# Dataset extract:
········
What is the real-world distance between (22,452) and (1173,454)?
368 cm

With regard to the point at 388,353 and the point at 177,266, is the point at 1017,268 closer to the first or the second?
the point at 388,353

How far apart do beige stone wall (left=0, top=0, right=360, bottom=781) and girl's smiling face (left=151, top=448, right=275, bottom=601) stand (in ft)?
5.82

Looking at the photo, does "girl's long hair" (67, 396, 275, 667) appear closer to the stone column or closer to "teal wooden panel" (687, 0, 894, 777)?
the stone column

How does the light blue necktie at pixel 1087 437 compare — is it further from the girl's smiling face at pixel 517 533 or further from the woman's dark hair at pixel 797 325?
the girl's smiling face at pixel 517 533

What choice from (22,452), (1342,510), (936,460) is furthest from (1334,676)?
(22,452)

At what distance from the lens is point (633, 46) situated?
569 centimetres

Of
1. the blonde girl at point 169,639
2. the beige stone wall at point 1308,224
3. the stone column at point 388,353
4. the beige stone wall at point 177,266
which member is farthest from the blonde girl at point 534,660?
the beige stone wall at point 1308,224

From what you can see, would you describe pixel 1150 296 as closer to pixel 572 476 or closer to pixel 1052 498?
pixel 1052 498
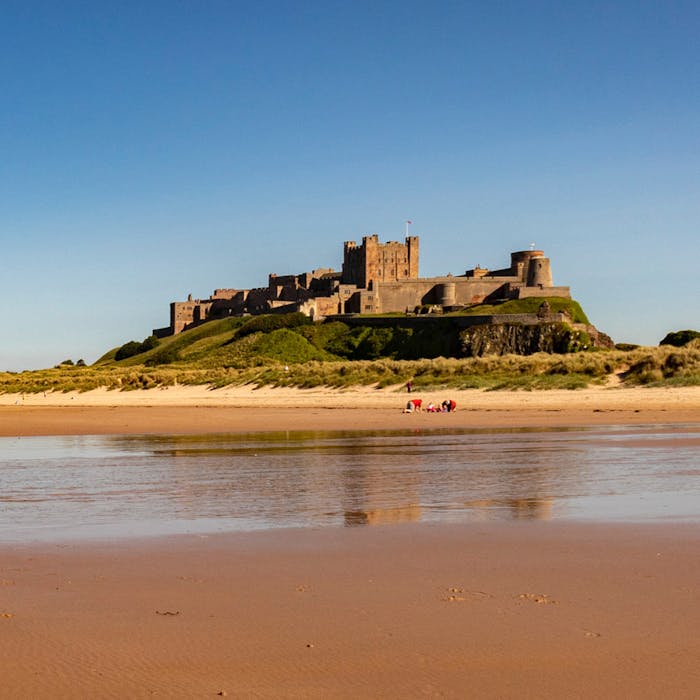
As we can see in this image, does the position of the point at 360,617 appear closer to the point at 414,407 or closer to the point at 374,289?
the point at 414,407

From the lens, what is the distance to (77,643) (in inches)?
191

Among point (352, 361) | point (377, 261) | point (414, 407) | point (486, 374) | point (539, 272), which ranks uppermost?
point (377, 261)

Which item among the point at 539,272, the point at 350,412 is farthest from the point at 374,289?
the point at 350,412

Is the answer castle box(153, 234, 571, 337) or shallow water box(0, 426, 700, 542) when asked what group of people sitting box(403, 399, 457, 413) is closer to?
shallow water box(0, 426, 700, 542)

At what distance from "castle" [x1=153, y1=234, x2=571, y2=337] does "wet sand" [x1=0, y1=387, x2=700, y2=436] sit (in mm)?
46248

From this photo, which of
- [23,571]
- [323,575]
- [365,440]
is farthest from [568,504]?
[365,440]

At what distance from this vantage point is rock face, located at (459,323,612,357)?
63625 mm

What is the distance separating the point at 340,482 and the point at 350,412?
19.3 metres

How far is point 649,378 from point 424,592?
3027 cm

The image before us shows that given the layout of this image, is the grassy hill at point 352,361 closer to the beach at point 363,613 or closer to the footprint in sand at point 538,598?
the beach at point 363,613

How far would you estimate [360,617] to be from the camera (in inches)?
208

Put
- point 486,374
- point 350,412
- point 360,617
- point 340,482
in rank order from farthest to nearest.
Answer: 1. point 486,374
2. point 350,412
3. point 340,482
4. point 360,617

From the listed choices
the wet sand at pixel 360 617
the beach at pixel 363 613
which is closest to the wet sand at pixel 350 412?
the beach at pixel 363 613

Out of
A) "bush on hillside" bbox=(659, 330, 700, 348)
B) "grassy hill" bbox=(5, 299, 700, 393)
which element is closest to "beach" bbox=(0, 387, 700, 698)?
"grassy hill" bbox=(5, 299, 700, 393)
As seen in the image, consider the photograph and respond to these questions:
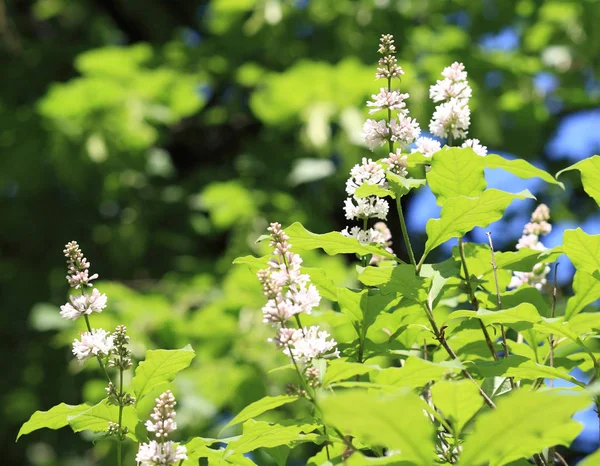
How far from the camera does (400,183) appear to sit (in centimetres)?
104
········
# Short problem:
Pictures stay out; repeat all the rest of the records exactly.

# Full solution:
What is the real-world distance between (22,452) and (1173,454)?
368 cm

With regard to the point at 388,353 and the point at 177,266, is the point at 1017,268 closer to the first or the second?
the point at 388,353

How far apart do beige stone wall (left=0, top=0, right=360, bottom=781) and girl's smiling face (left=151, top=448, right=275, bottom=601) stand (in ft)?
5.82

Looking at the photo, does "girl's long hair" (67, 396, 275, 667) appear closer to the stone column or closer to "teal wooden panel" (687, 0, 894, 777)?
the stone column

How does the light blue necktie at pixel 1087 437 compare — is it further from the girl's smiling face at pixel 517 533 or further from the woman's dark hair at pixel 797 325?
the girl's smiling face at pixel 517 533

What choice from (22,452), (1342,510), (936,460) is furthest from (1334,676)?
(22,452)

At what distance from the lens is point (633, 46) situated?
569 centimetres

Of
1. the blonde girl at point 169,639
2. the beige stone wall at point 1308,224
3. the stone column at point 388,353
4. the beige stone wall at point 177,266
which member is farthest from the blonde girl at point 534,660?
the beige stone wall at point 1308,224

From what you can see, would you describe pixel 1150 296 as closer to pixel 572 476 or closer to pixel 1052 498?
pixel 1052 498
As we can see in this image, does the position of the point at 360,617 appear closer to the point at 414,407 or closer to the point at 374,289?
the point at 414,407

From the lens, what is the distance to (77,643) (in inches)?
191

Among point (352, 361) | point (377, 261) | point (414, 407) | point (486, 374) | point (539, 272), which ranks uppermost?
point (377, 261)

Which item among the point at 539,272, the point at 350,412 is farthest from the point at 374,289?
the point at 350,412

Is the answer castle box(153, 234, 571, 337) or shallow water box(0, 426, 700, 542) when asked what group of people sitting box(403, 399, 457, 413) is closer to?
shallow water box(0, 426, 700, 542)

At what distance from "castle" [x1=153, y1=234, x2=571, y2=337] does "wet sand" [x1=0, y1=387, x2=700, y2=436] sit (in mm)?
46248

From this photo, which of
- [23,571]
- [323,575]
- [365,440]
is farthest from [568,504]?
[365,440]

At what distance from this vantage point is rock face, located at (459,323,612,357)?
63625 mm

What is the distance separating the point at 340,482 and the point at 350,412?
19.3 metres

How far is point 649,378 from point 424,592?
3027 cm

The image before us shows that given the layout of this image, is the grassy hill at point 352,361 closer to the beach at point 363,613 or closer to the footprint in sand at point 538,598?
the beach at point 363,613

How far would you estimate [360,617] to be from the camera (in inches)?
208

Put
- point 486,374
- point 350,412
- point 360,617
- point 340,482
in rank order from farthest to nearest.
Answer: 1. point 486,374
2. point 350,412
3. point 340,482
4. point 360,617

From the listed choices
the wet sand at pixel 360 617
the beach at pixel 363 613
which is closest to the wet sand at pixel 350 412?
the beach at pixel 363 613

Out of
A) "bush on hillside" bbox=(659, 330, 700, 348)
B) "grassy hill" bbox=(5, 299, 700, 393)
which element is closest to "beach" bbox=(0, 387, 700, 698)?
"grassy hill" bbox=(5, 299, 700, 393)
As seen in the image, consider the photograph and respond to these questions:
How far from the camera does (400,183) appear to sit (in centimetres)?
104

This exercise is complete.